J.-P. Richard Narcisse, La Fresaie

(extrait)

La silhouette qu’il savait au fond être Jean Pierre Jean s’animait encore une fois dans l’odeur de cendre humide de la pièce. Mais cette fois-ci, un peu plus vivement, lui semblait-il. En un gestuel que, dans ce clair-obscur, semblait vouloir rendre plus démesuré ce poudroiement de fine poussière. Lequel, suspendu dans la clarté vive de l’unique fenêtre aux rideaux non tirés de la pièce, venait, telle une raie d’or, l’illuminer à contre-jour.

C’était avant que la fresaie n’eût jeté sur sa vie délicate de poète son voile sombre et funeste. Et, au salon, au milieu de ses amis assis en cercle autour de lui, et dont semblait régler sur la sienne, la respiration attentive, il s’attachait (perdu entre les bras immenses d’un grand fauteuil disparate d’osier) à évoquer à leur profit, et pour la nième fois, un jour lointain mais mémorable de son enfance.
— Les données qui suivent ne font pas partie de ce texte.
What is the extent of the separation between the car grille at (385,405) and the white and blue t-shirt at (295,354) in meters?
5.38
Autrement dit, cette histoire d’un cachet singulier qui, à son extrême ressassement et familiarité, avait dû, d’une ironie souriante, bien entendu, de se voir amicalement baptisée d’eux tous « l’histoire initiatique » ou encore, se référant au lieu physique de son origine (la véranda plutôt spacieuse d’une gingerbread familiale, demeure qui vit naitre le concerné), « l’histoire unique de la véranda ».
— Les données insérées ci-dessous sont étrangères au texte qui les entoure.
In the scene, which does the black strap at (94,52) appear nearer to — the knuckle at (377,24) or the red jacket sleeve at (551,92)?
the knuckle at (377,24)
<emMémorable, en vérité, demeurait à Jean Pierre Jean ce jour lointain d’enfance qu’il évoquait…

Ce jour-là, en effet, tandis que debout sous cette véranda, il s’adonnait, comme de coutume, et plutôt paisiblement, aux jeux divers de son enfance (à en juger par la couleur, disait-il, l’heure, à tout prendre, ne pouvait être que celle d’un après-midi tardif. Et il se tenait, prenait-il toujours soin de préciser, dans le coin baigné d’ombre de la balustrade), oui, ce jour-là, en effet, tandis que debout sous cette véranda il s’adonnait paisiblement aux jeux divers de son enfance, avait retenti à ses oreilles d’étourdi, et sans cause décelable pour lui, une clameur incroyable, une clameur infinie s’élevant soudain au loin. Clameur que, plus tard, à son grand désespoir (au désespoir de l’adulte fouineur, de l’adulte investigateur, bien entendu), d’impérieuses tentatives d’éclaircissement patiemment et rigoureusement opérées par lui, n’avaient jamais pu contraindre pourtant à lui dévoiler ne fût-ce que son exacte origine.

Oui, jour entre tous mémorable, aimait-il à souligner, leur soulignait-il sans doute à cet instant, car, debout dans la clarté mourante de cette véranda et sidéré par cette clameur, il fut frappé d’un coup du sentiment d’avoir vieilli. D’avoir été brutalement réveillé, et pour toujours, des bredouillis inoubliés d’une plénitude enthousiaste et folâtre. De l’innocence attendue, de l’innocence consommée de ses cinq ans.

 

À ce moment avez-vous dit ?

Oui, à ce moment. Et comme si j’avais été poussé, et inopinément, par une main… Mon premier élan fut de me fermer les yeux pour les soustraire à cet horrible spectacle, mais une main invisible me les gardait ouverts, m’obligeant en quelque sorte à aller jusqu’au bout de cette immonde et infernale pantomime…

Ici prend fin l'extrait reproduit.